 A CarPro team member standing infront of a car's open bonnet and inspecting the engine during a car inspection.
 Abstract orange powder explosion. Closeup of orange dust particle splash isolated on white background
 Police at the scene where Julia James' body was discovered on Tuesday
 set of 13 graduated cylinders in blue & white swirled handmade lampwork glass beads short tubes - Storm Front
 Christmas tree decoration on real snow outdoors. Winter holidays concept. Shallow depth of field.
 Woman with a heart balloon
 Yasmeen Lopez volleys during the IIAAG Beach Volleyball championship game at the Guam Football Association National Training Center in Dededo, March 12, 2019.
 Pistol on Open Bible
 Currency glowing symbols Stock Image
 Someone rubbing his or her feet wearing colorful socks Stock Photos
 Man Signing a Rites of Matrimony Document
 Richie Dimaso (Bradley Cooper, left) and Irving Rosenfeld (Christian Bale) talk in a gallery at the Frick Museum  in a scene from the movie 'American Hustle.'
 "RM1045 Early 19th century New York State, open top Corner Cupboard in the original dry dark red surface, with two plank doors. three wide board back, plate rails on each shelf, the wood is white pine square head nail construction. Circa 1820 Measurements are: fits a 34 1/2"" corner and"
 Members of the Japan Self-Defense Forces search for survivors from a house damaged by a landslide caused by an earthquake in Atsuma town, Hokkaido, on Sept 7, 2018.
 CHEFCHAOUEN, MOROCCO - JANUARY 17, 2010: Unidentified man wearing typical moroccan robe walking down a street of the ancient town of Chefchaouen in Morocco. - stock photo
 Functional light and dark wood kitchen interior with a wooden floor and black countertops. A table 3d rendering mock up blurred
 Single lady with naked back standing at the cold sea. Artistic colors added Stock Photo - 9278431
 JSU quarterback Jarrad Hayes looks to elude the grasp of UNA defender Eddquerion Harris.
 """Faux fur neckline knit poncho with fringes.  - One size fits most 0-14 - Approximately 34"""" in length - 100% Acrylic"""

◇ ◇ ◇ ◇ ◇

Only the lines from the one with "Early 19th century" through the end of the data should be printed, each exactly as it appears.

* _SOLUTION TO THE PROBLEM_
 "RM1045 Early 19th century New York State, open top Corner Cupboard in the original dry dark red surface, with two plank doors. three wide board back, plate rails on each shelf, the wood is white pine square head nail construction. Circa 1820 Measurements are: fits a 34 1/2"" corner and"
 Members of the Japan Self-Defense Forces search for survivors from a house damaged by a landslide caused by an earthquake in Atsuma town, Hokkaido, on Sept 7, 2018.
 CHEFCHAOUEN, MOROCCO - JANUARY 17, 2010: Unidentified man wearing typical moroccan robe walking down a street of the ancient town of Chefchaouen in Morocco. - stock photo
 Functional light and dark wood kitchen interior with a wooden floor and black countertops. A table 3d rendering mock up blurred
 Single lady with naked back standing at the cold sea. Artistic colors added Stock Photo - 9278431
 JSU quarterback Jarrad Hayes looks to elude the grasp of UNA defender Eddquerion Harris.
 """Faux fur neckline knit poncho with fringes.  - One size fits most 0-14 - Approximately 34"""" in length - 100% Acrylic"""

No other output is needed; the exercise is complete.